---------- RECORDS SHOWN

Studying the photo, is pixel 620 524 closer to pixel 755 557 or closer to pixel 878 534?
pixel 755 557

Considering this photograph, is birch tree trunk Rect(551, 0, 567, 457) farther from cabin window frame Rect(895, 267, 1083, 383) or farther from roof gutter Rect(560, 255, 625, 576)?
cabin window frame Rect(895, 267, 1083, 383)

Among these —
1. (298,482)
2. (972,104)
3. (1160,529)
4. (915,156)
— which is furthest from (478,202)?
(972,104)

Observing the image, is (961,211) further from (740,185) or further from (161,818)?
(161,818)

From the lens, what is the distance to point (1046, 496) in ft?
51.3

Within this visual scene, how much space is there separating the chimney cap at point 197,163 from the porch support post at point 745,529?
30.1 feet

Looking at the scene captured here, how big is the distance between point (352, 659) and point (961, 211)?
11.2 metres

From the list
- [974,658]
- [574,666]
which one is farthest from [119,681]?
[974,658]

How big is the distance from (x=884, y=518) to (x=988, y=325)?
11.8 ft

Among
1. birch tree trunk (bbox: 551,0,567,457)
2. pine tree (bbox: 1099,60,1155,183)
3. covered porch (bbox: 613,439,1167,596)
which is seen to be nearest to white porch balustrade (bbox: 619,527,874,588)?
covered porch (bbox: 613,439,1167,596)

--------------------
---------- RECORDS SHOWN

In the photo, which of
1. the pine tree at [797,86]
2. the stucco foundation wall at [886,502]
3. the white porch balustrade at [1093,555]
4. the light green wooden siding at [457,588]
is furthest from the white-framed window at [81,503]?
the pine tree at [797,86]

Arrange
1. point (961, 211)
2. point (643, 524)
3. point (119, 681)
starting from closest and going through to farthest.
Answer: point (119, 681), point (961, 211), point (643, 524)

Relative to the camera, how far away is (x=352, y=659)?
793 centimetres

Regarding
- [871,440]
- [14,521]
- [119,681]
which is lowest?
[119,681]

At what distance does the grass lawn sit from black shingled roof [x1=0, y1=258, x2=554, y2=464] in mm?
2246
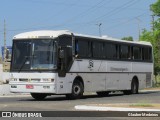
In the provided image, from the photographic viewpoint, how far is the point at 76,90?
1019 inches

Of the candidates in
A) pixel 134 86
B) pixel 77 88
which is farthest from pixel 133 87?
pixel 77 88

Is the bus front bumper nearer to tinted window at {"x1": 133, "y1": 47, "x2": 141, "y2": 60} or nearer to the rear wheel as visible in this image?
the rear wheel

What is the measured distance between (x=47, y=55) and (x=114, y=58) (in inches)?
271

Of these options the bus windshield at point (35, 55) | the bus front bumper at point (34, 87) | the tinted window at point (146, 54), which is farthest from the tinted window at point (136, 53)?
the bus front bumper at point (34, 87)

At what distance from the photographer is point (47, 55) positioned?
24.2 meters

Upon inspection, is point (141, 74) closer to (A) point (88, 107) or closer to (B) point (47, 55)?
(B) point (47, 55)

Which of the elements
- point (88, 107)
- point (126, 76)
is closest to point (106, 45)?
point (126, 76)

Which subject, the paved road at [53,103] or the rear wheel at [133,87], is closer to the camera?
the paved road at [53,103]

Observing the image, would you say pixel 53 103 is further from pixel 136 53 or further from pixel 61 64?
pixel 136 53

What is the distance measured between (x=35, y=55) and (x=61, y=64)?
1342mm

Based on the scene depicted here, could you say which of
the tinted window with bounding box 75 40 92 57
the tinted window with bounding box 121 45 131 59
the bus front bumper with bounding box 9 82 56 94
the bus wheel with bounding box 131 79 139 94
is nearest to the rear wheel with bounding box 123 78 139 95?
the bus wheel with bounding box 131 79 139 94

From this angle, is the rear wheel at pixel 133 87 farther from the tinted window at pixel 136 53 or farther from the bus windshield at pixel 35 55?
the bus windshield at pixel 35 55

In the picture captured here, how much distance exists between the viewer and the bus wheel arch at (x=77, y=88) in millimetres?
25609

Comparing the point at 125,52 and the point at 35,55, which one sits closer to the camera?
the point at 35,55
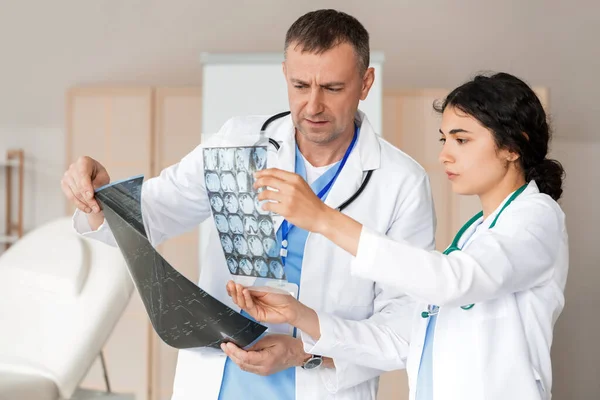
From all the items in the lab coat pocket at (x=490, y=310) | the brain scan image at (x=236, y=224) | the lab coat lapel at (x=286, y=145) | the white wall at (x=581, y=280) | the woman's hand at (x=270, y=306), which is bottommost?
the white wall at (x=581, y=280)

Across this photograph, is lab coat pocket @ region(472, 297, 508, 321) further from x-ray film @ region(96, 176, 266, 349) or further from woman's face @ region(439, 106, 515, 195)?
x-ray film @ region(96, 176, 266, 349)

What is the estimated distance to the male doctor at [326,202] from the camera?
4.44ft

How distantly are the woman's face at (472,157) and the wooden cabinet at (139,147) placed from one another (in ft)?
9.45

--------------------

TASK STATEMENT:
Locate each line in the records above that contains the string "tree", treating uppercase and lowercase as distinct, and copy every such line in full.

RESULT BELOW:
Considering this photograph, is birch tree trunk Rect(551, 0, 567, 457) farther from cabin window frame Rect(895, 267, 1083, 383) or farther from roof gutter Rect(560, 255, 625, 576)?
1. birch tree trunk (bbox: 551,0,567,457)
2. pine tree (bbox: 1099,60,1155,183)
1. the pine tree at [797,86]
the pine tree at [797,86]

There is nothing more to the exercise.